» Exercise details
Reproduce each of the rows below word for word, leaving out the pictures.

━━━━━━━━━━━━━━━━

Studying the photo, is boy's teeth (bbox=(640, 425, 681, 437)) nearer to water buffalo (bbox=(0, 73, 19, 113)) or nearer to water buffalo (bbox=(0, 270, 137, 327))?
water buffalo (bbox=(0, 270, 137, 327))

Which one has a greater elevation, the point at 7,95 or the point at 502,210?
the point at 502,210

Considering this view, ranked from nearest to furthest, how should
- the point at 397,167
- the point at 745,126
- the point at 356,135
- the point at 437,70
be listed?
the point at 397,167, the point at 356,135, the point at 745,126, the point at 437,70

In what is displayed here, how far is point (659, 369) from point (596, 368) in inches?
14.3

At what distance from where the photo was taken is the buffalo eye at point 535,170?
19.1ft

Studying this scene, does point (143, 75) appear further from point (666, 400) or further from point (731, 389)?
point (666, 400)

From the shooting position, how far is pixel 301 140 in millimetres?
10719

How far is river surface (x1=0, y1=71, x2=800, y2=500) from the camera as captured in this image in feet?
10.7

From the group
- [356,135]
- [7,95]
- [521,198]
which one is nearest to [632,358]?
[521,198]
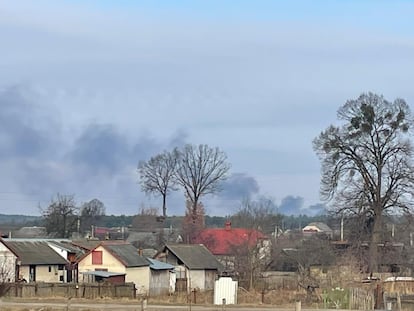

━━━━━━━━━━━━━━━━

» Reply
Studying the photo, is boy's teeth (bbox=(640, 425, 681, 437)) nearer to water buffalo (bbox=(0, 73, 19, 113)) or nearer to water buffalo (bbox=(0, 270, 137, 327))?
water buffalo (bbox=(0, 270, 137, 327))

Which one has a greater elevation, the point at 7,95 or the point at 502,210?
the point at 502,210

Considering this view, ranked from nearest to furthest, how should
- the point at 397,167
- the point at 745,126
- the point at 356,135
- the point at 437,70
be listed?
the point at 397,167, the point at 356,135, the point at 745,126, the point at 437,70

In what is displayed here, how far is point (659, 369) from point (596, 368) in inches?
14.3

At what distance from where the photo was taken is the buffalo eye at point 535,170?
19.1ft

Studying this scene, does point (143, 75) appear further from point (666, 400) or further from point (731, 389)?
point (666, 400)

From the shooting position, how far is pixel 301 140 in millimetres?
10719

How far is river surface (x1=0, y1=71, x2=800, y2=500) from the camera as captured in this image in feet?
10.7

From the group
- [356,135]
- [7,95]
- [521,198]
which one is nearest to [632,358]?
[521,198]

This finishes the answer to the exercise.